• Items from a data source:
[Start]
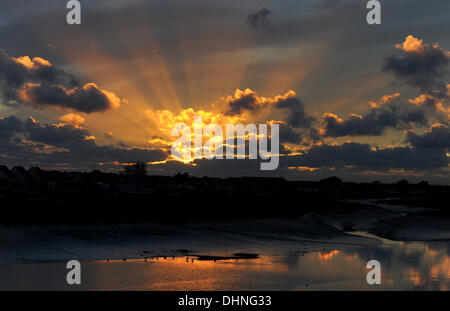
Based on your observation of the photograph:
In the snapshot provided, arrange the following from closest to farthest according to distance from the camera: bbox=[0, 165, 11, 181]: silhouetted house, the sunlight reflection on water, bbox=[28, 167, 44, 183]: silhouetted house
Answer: the sunlight reflection on water, bbox=[28, 167, 44, 183]: silhouetted house, bbox=[0, 165, 11, 181]: silhouetted house

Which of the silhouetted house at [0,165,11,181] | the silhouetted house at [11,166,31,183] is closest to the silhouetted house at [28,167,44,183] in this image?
the silhouetted house at [11,166,31,183]

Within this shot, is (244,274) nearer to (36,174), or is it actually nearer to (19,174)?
(36,174)

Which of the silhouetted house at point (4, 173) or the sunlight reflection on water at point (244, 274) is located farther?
the silhouetted house at point (4, 173)

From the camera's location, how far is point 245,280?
21.2 metres

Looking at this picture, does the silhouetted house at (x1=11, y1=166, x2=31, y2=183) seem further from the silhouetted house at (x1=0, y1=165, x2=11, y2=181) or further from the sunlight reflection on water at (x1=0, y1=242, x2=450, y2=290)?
the sunlight reflection on water at (x1=0, y1=242, x2=450, y2=290)

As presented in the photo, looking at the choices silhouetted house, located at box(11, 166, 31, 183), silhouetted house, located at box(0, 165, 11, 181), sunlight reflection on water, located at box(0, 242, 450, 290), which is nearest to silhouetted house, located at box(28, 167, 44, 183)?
silhouetted house, located at box(11, 166, 31, 183)

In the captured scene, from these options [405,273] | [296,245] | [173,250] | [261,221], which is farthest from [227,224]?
[405,273]

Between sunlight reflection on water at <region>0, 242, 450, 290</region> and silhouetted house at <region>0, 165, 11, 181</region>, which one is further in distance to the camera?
silhouetted house at <region>0, 165, 11, 181</region>

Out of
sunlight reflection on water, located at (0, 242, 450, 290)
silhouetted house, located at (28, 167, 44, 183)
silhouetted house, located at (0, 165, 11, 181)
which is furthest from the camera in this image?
silhouetted house, located at (0, 165, 11, 181)

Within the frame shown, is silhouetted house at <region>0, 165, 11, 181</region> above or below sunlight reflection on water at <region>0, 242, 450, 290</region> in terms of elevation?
above

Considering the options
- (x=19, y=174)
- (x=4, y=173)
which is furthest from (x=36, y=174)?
(x=4, y=173)

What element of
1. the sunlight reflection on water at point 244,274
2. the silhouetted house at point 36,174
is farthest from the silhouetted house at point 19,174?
the sunlight reflection on water at point 244,274

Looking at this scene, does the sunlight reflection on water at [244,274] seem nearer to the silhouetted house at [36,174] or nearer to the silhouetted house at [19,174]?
the silhouetted house at [36,174]
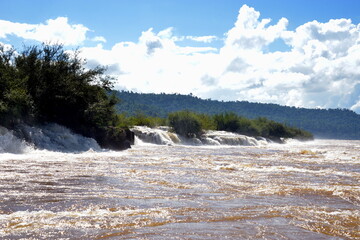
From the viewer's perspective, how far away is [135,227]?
7418 millimetres

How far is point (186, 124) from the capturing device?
7112cm

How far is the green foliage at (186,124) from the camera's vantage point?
7044cm

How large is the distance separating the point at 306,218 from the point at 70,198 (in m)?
5.95

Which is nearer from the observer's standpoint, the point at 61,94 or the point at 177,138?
the point at 61,94

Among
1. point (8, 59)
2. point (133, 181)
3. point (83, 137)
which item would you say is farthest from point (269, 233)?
point (8, 59)

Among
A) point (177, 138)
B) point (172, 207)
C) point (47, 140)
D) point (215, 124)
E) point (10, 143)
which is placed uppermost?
point (215, 124)

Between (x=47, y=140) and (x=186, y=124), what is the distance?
4269cm

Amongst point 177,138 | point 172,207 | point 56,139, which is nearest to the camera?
point 172,207

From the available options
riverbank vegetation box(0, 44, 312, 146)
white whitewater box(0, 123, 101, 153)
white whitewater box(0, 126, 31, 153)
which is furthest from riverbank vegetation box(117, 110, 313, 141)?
white whitewater box(0, 126, 31, 153)

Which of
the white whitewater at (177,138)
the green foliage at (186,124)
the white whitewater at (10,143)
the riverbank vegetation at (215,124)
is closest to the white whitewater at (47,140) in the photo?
the white whitewater at (10,143)

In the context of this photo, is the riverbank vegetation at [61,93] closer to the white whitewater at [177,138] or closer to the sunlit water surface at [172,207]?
the white whitewater at [177,138]

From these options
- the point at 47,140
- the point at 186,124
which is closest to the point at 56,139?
the point at 47,140

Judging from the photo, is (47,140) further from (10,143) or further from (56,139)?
(10,143)

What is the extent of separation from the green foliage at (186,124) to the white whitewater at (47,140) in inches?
1424
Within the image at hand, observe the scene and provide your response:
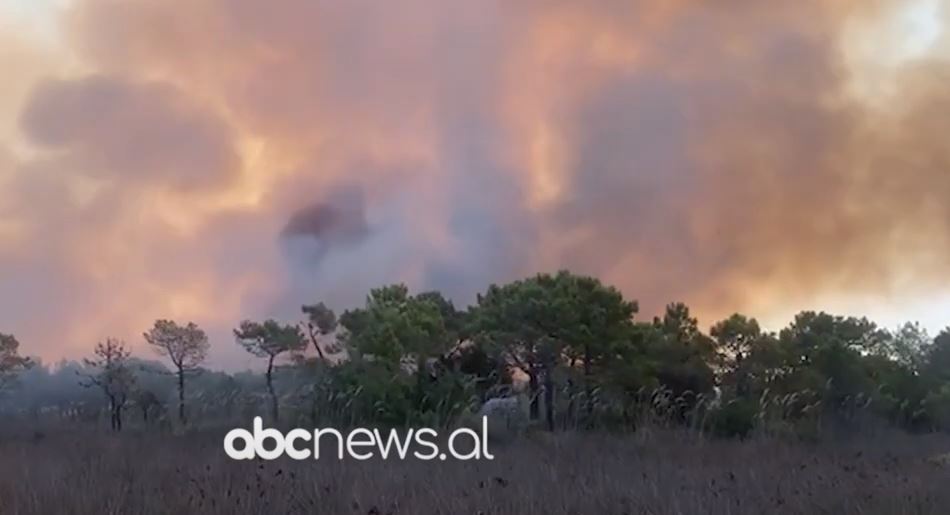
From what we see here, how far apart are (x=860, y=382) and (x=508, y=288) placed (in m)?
9.90

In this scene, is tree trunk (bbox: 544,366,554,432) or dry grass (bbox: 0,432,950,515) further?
tree trunk (bbox: 544,366,554,432)

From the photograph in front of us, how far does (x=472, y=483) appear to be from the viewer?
9328 millimetres

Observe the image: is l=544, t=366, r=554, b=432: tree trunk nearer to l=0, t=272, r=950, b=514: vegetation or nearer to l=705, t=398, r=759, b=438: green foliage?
l=0, t=272, r=950, b=514: vegetation

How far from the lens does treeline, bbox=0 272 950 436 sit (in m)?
21.5

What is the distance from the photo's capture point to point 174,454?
1270 centimetres

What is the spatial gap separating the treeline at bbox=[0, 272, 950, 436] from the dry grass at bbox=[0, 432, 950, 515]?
7.04 meters

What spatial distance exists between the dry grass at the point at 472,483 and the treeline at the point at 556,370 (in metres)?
7.04

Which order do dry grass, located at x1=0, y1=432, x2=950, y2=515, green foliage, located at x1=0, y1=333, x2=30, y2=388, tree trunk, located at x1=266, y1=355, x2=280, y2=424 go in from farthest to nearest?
1. green foliage, located at x1=0, y1=333, x2=30, y2=388
2. tree trunk, located at x1=266, y1=355, x2=280, y2=424
3. dry grass, located at x1=0, y1=432, x2=950, y2=515

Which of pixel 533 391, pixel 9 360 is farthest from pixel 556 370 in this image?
pixel 9 360

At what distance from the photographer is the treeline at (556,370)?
70.6 ft

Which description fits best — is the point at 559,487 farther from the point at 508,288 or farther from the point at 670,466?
the point at 508,288

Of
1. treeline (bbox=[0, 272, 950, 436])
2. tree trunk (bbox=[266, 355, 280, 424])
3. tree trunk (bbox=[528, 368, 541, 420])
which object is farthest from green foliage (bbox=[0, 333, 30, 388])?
tree trunk (bbox=[528, 368, 541, 420])

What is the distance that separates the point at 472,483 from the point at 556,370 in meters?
15.0

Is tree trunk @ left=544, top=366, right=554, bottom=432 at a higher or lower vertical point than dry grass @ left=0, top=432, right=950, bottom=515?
higher
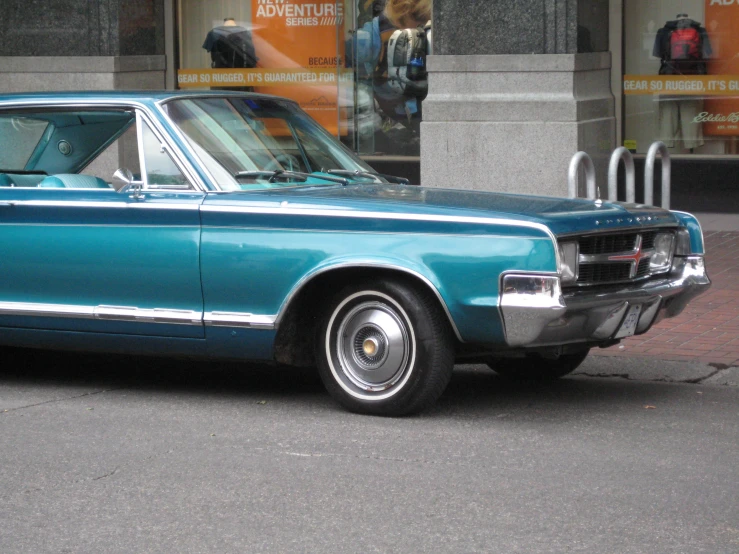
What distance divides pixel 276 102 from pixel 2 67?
376 inches

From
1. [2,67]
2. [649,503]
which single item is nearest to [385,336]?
[649,503]

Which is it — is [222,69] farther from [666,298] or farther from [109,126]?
[666,298]

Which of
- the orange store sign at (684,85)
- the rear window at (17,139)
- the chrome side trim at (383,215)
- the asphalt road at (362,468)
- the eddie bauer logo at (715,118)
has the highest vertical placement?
the orange store sign at (684,85)

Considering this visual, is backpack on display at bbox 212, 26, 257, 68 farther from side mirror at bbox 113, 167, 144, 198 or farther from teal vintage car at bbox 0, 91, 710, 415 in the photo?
side mirror at bbox 113, 167, 144, 198

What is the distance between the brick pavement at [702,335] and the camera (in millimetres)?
7961

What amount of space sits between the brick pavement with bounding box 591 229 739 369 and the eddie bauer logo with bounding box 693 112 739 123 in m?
4.65

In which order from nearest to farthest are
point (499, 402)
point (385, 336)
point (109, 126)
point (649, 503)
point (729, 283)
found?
point (649, 503), point (385, 336), point (499, 402), point (109, 126), point (729, 283)

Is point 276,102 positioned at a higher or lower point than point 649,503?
higher

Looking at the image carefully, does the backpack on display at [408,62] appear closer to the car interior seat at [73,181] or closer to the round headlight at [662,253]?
the car interior seat at [73,181]

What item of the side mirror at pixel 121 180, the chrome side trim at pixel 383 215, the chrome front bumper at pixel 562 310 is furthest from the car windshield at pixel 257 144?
the chrome front bumper at pixel 562 310

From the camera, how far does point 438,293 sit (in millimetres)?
6047

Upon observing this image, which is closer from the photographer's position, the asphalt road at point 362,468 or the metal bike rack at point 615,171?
the asphalt road at point 362,468

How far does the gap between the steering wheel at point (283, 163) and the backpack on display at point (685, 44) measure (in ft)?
29.6

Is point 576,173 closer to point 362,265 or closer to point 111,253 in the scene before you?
point 362,265
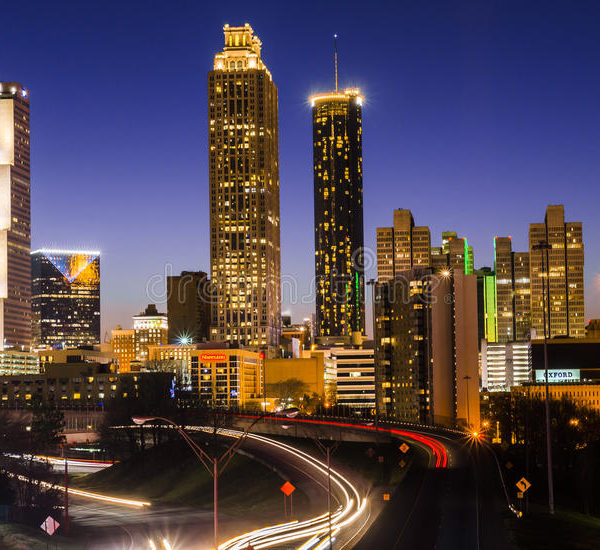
[End]
Rewrite the lines from the start of the items through the line containing "Answer: the sunlight", inclusive, as a Markdown table with a column n for the row number and a column Line for the text, skipping any blank lines. Leave the pictures out of the table.

| n | Line |
|---|---|
| 1 | Based on your observation of the photograph: |
| 2 | In the snapshot provided, arrange the following from closest to farthest according to distance from the camera: bbox=[0, 165, 11, 181]: silhouetted house, the sunlight reflection on water, bbox=[28, 167, 44, 183]: silhouetted house |
| 3 | Answer: the sunlight reflection on water, bbox=[28, 167, 44, 183]: silhouetted house, bbox=[0, 165, 11, 181]: silhouetted house |